Directions for this task: Substitute "closer" for "nearer" in everything from the line containing "Taking the photograph" down to the end of the records. Reproduce only those lines, leaving everything else in them unchanged.

Records provided:
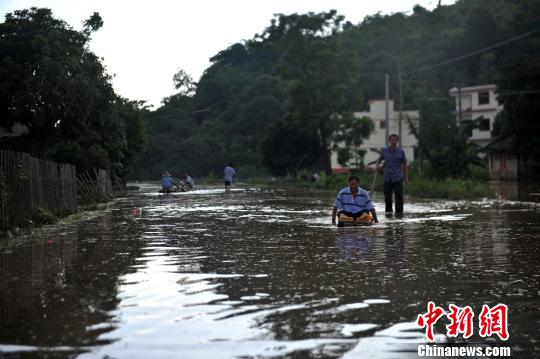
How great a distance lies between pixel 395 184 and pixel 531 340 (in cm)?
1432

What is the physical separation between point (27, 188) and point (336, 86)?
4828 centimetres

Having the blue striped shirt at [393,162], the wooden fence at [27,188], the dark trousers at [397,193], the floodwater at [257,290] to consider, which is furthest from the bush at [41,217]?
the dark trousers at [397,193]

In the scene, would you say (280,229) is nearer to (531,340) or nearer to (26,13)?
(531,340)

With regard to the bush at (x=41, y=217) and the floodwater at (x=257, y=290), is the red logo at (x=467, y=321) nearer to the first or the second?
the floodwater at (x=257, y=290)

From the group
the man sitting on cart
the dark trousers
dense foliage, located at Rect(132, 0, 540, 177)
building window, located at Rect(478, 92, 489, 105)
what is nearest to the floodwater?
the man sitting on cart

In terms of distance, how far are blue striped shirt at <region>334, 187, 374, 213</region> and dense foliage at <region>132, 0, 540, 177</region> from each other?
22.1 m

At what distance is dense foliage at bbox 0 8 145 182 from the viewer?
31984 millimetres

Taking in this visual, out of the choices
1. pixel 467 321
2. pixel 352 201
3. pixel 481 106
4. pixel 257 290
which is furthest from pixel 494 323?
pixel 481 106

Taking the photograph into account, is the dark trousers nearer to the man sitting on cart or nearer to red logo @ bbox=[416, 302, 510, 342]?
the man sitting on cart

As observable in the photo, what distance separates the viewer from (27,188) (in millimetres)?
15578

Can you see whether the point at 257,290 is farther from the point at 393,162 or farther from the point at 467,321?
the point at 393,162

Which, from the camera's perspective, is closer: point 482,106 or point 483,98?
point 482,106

Task answer:
Taking the photograph into account, is the dark trousers closer to the man sitting on cart or closer to red logo @ bbox=[416, 302, 510, 342]?
the man sitting on cart

As observable in the photo, what distance separates the viewer from (27,188) (in millimetres)?
15578

Can you see whether the point at 257,290 is farther from the point at 393,162 or farther from the point at 467,321?
the point at 393,162

Which, from the camera's perspective, is closer: point 482,106 or point 483,98?
point 482,106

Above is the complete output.